1. Nelle pazienti obese o soprappeso viene consigliata una dieta ipocalorica associata ad esercizio fisico regolare;

2. Nelle pazienti normopeso viene consigliata un’alimentazione equilibrata di tipo mediterraneo associata ad esercizio fisico regolare.

 

Le pazienti del gruppo 1, dopo tre mesi passano ad un’alimentazione normocalorica + esercizio fisico. L’esercizio fisico consiste in nuotare o camminare per 30-60 minuti, ogni giorno. E’ previsto anche un supporto psicologico per migliorare l’aderenza allo stile di vita proposto.

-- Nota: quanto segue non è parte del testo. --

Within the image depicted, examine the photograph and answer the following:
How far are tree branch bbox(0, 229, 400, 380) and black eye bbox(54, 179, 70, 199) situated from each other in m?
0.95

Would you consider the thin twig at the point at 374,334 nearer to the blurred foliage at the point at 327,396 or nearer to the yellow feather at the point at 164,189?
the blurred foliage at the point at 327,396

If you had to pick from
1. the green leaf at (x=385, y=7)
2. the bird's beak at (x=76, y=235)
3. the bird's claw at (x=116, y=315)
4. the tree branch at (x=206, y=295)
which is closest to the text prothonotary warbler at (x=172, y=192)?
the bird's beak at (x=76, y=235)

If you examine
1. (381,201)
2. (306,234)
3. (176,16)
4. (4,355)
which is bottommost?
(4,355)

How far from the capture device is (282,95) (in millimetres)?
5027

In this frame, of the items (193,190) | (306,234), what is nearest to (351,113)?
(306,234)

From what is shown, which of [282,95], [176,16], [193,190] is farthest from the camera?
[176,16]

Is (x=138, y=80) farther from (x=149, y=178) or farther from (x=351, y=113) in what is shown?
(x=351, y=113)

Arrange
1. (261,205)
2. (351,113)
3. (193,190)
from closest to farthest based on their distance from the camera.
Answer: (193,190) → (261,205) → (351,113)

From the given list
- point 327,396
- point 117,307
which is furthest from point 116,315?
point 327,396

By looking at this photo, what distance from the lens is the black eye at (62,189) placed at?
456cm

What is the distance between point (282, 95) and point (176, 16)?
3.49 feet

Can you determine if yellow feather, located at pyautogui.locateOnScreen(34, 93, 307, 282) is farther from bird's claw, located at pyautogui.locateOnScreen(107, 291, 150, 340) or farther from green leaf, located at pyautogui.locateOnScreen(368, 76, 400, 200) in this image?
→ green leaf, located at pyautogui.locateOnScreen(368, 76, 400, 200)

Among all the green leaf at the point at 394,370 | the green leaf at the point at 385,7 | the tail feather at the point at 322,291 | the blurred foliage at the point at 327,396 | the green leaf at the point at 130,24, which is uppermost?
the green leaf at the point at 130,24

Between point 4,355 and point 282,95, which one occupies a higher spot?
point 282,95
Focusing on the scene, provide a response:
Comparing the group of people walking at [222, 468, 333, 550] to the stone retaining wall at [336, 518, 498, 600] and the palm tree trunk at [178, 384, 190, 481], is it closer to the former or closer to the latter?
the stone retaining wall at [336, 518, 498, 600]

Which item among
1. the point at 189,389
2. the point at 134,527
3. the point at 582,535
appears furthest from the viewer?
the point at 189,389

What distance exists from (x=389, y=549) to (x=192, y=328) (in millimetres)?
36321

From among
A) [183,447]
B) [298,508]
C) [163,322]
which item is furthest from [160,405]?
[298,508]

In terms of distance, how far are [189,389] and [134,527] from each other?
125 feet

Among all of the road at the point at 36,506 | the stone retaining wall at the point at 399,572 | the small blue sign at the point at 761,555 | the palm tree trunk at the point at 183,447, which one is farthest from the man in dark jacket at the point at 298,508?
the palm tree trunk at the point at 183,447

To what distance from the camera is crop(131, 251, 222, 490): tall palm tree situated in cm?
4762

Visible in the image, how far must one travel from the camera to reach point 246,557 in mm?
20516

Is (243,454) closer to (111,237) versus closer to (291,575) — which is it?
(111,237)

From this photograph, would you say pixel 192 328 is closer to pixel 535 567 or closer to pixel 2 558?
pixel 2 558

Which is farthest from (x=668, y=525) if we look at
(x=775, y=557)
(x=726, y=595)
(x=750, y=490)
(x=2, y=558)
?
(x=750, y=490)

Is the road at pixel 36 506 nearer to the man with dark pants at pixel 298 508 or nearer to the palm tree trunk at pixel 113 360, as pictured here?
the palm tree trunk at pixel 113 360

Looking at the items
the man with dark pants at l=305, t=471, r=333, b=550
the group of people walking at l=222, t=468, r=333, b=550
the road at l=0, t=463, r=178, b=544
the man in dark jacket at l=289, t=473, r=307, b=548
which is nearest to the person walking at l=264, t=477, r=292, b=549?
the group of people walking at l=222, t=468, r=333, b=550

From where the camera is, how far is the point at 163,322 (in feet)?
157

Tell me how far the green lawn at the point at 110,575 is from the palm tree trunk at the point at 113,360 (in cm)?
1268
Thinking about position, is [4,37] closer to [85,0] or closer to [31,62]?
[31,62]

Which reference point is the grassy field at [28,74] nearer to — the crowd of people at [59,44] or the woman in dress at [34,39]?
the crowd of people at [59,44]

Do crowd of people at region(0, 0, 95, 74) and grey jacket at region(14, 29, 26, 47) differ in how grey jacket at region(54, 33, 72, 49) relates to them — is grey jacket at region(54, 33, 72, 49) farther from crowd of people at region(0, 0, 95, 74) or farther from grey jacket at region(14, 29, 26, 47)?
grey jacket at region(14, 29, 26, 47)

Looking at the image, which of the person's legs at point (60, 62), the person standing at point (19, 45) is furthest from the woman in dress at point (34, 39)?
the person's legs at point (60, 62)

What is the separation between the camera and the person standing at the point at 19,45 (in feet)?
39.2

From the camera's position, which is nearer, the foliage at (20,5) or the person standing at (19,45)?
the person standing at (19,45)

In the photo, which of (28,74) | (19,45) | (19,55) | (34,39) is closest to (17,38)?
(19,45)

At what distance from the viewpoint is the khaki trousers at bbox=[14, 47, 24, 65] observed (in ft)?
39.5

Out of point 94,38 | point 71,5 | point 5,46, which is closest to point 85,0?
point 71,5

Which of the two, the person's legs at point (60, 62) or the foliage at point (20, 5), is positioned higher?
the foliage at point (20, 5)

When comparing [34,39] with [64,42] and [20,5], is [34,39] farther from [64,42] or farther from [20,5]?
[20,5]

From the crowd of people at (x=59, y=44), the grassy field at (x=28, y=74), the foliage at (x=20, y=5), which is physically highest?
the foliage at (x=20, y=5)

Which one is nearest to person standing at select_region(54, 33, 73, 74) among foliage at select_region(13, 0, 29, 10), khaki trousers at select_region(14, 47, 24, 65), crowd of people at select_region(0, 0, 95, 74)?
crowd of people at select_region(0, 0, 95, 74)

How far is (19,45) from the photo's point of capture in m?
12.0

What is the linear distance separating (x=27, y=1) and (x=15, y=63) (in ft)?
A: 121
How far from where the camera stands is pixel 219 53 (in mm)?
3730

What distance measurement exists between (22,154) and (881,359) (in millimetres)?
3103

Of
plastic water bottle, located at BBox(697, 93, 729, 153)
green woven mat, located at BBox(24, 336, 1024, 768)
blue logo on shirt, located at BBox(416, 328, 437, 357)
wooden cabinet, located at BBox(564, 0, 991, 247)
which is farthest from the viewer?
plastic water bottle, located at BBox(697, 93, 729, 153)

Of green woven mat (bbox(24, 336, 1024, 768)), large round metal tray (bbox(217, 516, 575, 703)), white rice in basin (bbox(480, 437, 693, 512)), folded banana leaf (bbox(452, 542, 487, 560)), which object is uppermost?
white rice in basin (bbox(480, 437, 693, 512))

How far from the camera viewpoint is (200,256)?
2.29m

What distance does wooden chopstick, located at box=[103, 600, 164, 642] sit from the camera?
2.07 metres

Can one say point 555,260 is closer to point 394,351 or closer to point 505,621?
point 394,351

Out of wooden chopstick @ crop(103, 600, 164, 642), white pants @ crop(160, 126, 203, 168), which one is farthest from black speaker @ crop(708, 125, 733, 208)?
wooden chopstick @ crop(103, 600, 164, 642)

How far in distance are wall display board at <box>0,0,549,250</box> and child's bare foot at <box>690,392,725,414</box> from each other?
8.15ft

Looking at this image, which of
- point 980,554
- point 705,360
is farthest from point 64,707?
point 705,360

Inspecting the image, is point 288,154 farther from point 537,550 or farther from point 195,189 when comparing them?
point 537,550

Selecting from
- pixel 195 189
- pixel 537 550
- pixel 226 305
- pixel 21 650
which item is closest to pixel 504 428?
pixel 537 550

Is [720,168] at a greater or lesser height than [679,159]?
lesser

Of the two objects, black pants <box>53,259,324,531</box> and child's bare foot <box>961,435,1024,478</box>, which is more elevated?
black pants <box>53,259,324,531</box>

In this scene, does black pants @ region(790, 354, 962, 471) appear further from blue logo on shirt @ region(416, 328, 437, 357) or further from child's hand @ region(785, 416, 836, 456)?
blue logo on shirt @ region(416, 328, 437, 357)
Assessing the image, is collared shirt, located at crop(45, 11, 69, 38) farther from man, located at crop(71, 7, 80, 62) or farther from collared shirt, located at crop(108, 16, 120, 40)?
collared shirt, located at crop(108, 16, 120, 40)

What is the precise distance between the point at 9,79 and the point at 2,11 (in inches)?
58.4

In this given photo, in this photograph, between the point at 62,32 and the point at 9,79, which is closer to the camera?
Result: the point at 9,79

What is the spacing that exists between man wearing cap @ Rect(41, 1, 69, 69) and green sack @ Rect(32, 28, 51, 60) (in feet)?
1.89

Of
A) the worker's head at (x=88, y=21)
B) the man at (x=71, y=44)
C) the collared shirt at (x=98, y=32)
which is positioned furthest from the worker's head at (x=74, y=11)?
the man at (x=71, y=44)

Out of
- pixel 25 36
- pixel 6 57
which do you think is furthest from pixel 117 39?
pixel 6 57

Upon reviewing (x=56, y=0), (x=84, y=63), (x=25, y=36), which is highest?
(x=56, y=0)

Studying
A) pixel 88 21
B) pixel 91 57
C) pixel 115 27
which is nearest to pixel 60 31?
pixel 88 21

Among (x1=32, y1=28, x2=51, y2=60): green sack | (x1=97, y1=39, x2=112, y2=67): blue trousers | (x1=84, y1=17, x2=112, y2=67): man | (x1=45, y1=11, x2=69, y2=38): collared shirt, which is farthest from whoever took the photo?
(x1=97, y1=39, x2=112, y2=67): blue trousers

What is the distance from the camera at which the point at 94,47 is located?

I risultati, ancora iniziali, sono stati sorprendenti. Nel 55% delle donne si è ottenuta una normalizzazione del ciclo mestruale che diventava ovulatorio e fertile. Questo risultato è stato ottenuto non solo nelle pazienti obese e soprappeso che riducevano il peso corporeo ma anche nelle pazienti normopeso. Inoltre, si è riscontrata una riduzione del colesterolo e della proteina C reattiva ed un aumento del colesterolo HDL. Questi risultati indicano che l’esercizio fisico ed in particolare il nuoto non agonistico possono rappresentare una valida terapia delle dis­funzioni ormonali ovariche associate a sindrome metabolica ed ad aumento del rischio cardiovascolare. Le terapie farmacologiche sono consigliate solo in caso di assente risposta ai programmi di modifica dello stile di vita.

In conclusione, nella donna il nuoto non agonistico:

1. Fa parte di rutti i programmi di modifica dello stile di vita che sono utilizzati nella terapia della sindrome metabolica e delle condizioni di aumento del rischio cardiovascolare

2. Insieme alla dieta o ad un’alimentazione equilibrata e di tipo medi­terraneo rappresenta la terapia iniziale delle pazienti con Sindrome dell’Ovaio Policistico

3. In queste pazienti non solo consente di ridurre il rischio cardiova­scolare ma anche di normalizzare in circa il 50-60% dei casi il ciclo mestruale ripristinando una normale fertilità.